* What you will do *
- A) In the heat pump discussion, what share of the electricity does a heat pump hot water system typically use to provide the same amount of hot water?
- B) From the heat pump discussion, set down the passage starting at "The internal location" and ending at "315l Dynaheat?".

* Passage shown *
As a new system it will be covered by warranty. Has the supplier/installer responded to your concerns. There may be a fault with the system, or it may not be set up correctly. Have you also looked for any signs of hot water leaking.

The savings in electricity with a heat pump HWS come from the technology (same principle as a reverse cycle air conditioner) used to convert the electricity used into heated hot water. Typically they use one third of the electricity to provide the same amount of hot water.

The internal location of the controlling thermostat for your system may be different to what is a simplified external diagram. It’s an interesting observation or question, as to whether a heat pump storage HWS is equal to a similar volume conventional resistive heater HWS. Hopefully the industry is not duding consumers by offering undersized upgrades. One of the Choice team may be able to comment on the technical concern. @BrendanMays.

315l Dynaheat?
Their web site has a 155l and 215l, but no larger model. Perhaps yours is not listed?


Comparing capacity is not always a 1:1. I once replaced one gas storage HWS with another of the same capacity but the new one’s performance fell far short of the old. It has to do with burners and insulation, not just capacities.

Bottom line is (say) 300 litre of this one cannot be readily compared to 300 litre of that one. One has to look at rate of recovery (sustainable delivery). Any claim for ‘suitable for 3-5 adults’ is no more than marketing based on an assumption.

* Data block *

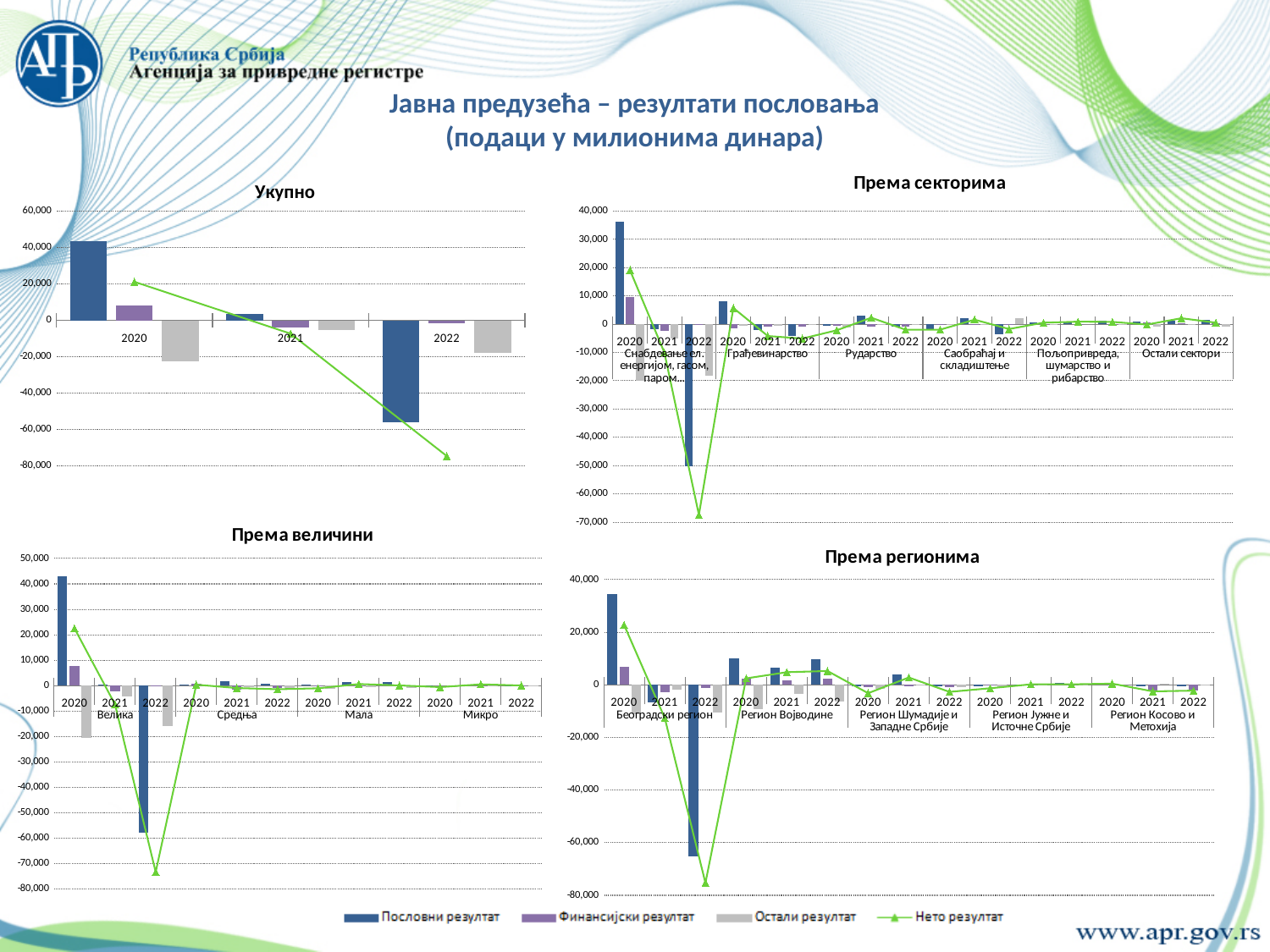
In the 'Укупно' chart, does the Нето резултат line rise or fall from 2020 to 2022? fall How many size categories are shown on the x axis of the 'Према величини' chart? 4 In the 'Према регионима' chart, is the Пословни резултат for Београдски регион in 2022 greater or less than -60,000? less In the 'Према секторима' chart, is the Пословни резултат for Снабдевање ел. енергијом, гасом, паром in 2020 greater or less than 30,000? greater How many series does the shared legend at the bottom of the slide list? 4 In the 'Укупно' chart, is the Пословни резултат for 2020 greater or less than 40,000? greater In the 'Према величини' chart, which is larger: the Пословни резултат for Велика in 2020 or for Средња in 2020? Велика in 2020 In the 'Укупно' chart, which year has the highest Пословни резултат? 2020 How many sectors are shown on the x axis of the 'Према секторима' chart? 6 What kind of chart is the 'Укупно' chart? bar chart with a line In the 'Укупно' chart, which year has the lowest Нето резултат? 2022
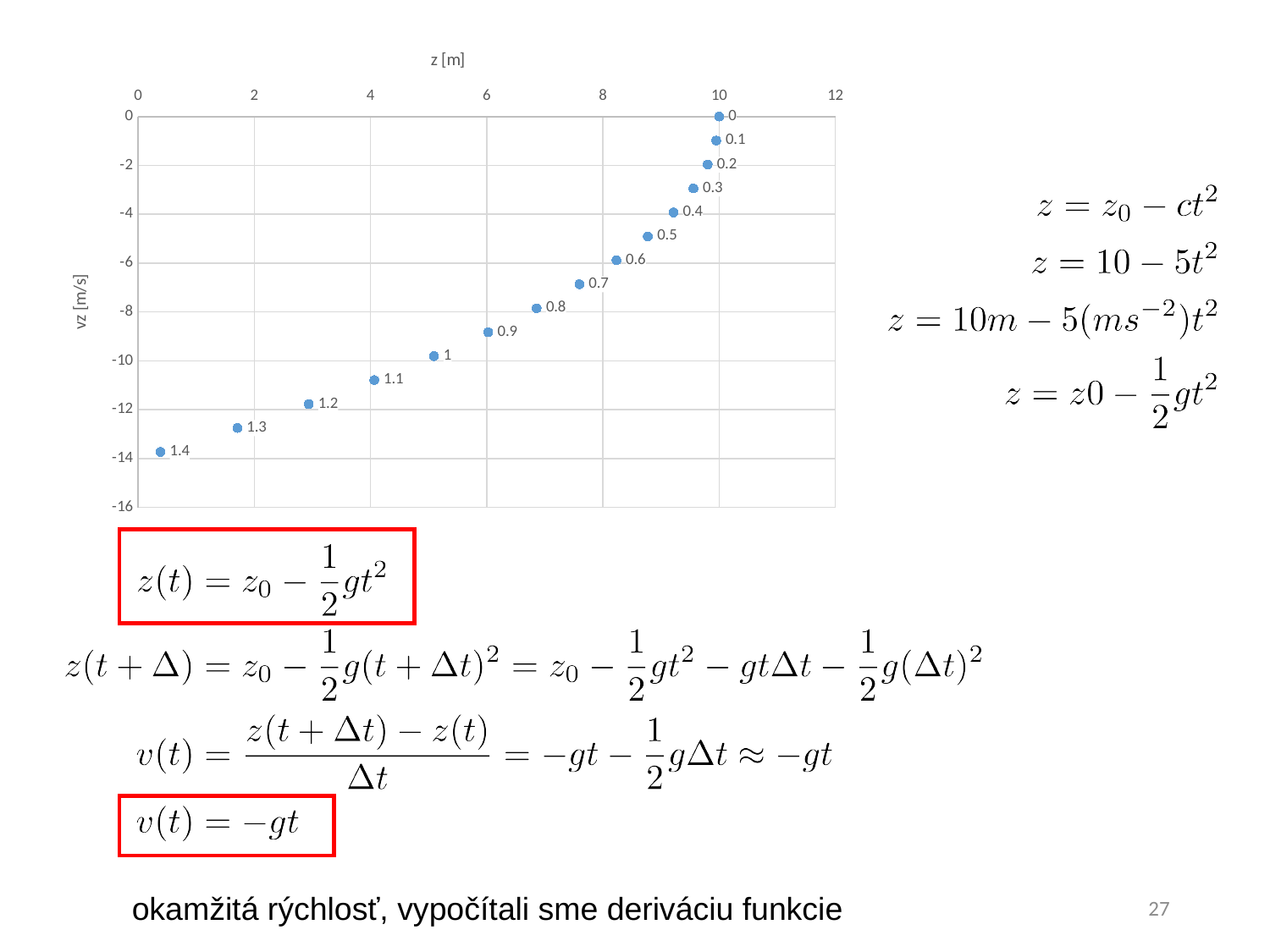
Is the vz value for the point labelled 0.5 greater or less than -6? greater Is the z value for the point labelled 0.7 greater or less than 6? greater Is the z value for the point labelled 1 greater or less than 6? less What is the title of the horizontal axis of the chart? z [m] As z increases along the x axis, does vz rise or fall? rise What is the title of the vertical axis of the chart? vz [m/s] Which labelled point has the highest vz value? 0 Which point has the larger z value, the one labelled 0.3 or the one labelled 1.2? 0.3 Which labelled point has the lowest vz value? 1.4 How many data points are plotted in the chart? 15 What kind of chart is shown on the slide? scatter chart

* Results in order *
- A) One third.

- B)
The internal location of the controlling thermostat for your system may be different to what is a simplified external diagram. It’s an interesting observation or question, as to whether a heat pump storage HWS is equal to a similar volume conventional resistive heater HWS. Hopefully the industry is not duding consumers by offering undersized upgrades. One of the Choice team may be able to comment on the technical concern. @BrendanMays.

315l Dynaheat?